6. The Usual Suspects, written by Christopher McQuarrie was rejected by every major and minor studio in town. It was an extremely complex script. No one understood a word of it, except Kevin Spacey, for whom it had been written.
The Usual Suspects screenplay had a maze-like complicated storyline. Many studio executives couldn’t quite follow it. Luckily for McQuarrie, his old friend Bryan Singer, a director, struggled to find the movie a financier.
Singer directed another McQuarrie script that won the Grand Jury Prize at Sundance. Suddenly, film financiers became more interested in the next Singer/McQuarrie project.
Finally, Singer found the funding to shoot the film, and was able to get Kevin Spacey to play the key role of the man who turns out to me the mysterious Keyser Soze. When the film was shot, the jury was still out. McQuarrie remembers another film executive telling him, “remake it with Mel Gibson in there and you’ll have a hit.”

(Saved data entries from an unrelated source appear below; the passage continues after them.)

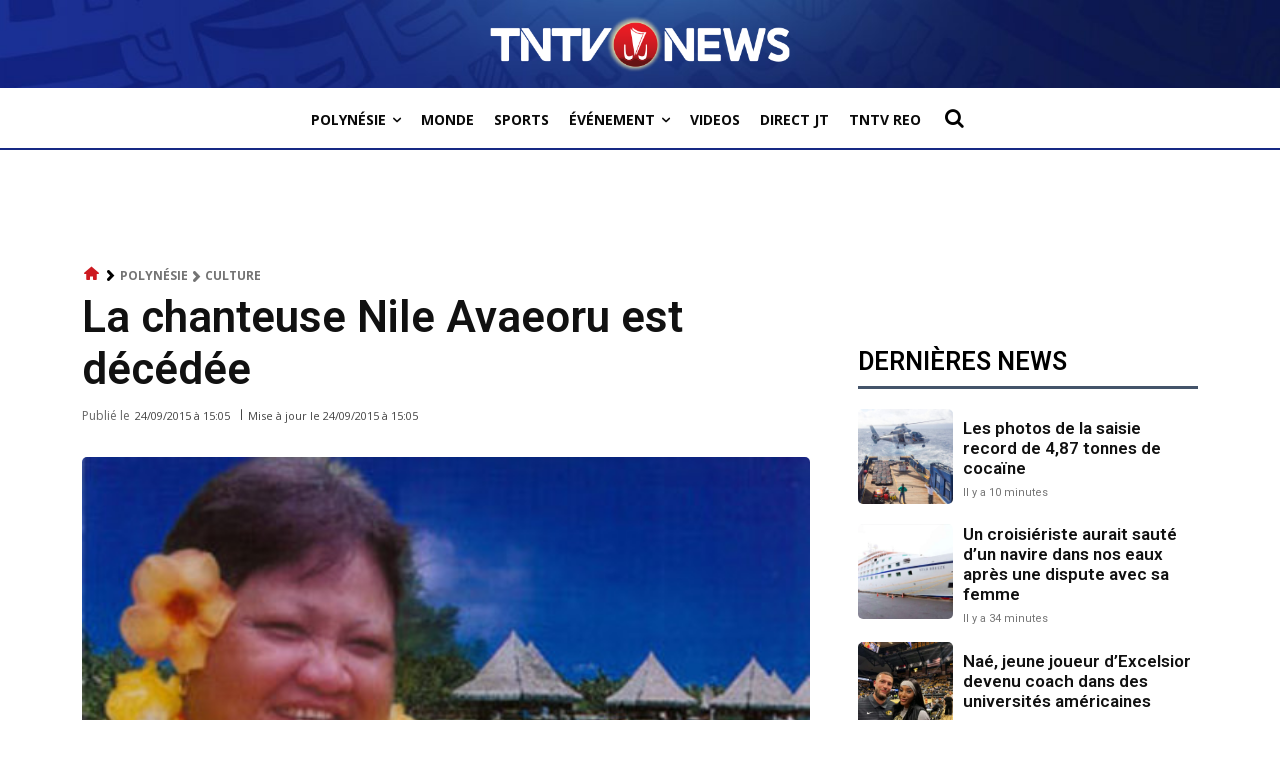

--- FILE ---
content_type: text/html; charset=utf-8
request_url: https://www.google.com/recaptcha/api2/aframe
body_size: 265
content:
<!DOCTYPE HTML><html><head><meta http-equiv="content-type" content="text/html; charset=UTF-8"></head><body><script nonce="lwTjcckQheU09-g8DzheEg">/** Anti-fraud and anti-abuse applications only. See google.com/recaptcha */ try{var clients={'sodar':'https://pagead2.googlesyndication.com/pagead/sodar?'};window.addEventListener("message",function(a){try{if(a.source===window.parent){var b=JSON.parse(a.data);var c=clients[b['id']];if(c){var d=document.createElement('img');d.src=c+b['params']+'&rc='+(localStorage.getItem("rc::a")?sessionStorage.getItem("rc::b"):"");window.document.body.appendChild(d);sessionStorage.setItem("rc::e",parseInt(sessionStorage.getItem("rc::e")||0)+1);localStorage.setItem("rc::h",'1768871162935');}}}catch(b){}});window.parent.postMessage("_grecaptcha_ready", "*");}catch(b){}</script></body></html>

Singer stuck with Spacey and The Usual Suspects became a huge hit. The screenplay won both the British and American Academy Awards. Spacey won the Academy Award for best actor as Keyser Soze. The film was eventually voted one of the 100 Greatest Screenplays by the Writers Guild of America.
William Goldman once said “nobody knows anything” in Hollywood. Studio executives make decisions based on what worked last week, what their interns think, or which scripts their girlfriends liked. Keep that in mind. And there’s a lot of random luck involved. You can get 1,000 “no’s,” but all you need is one “yes.”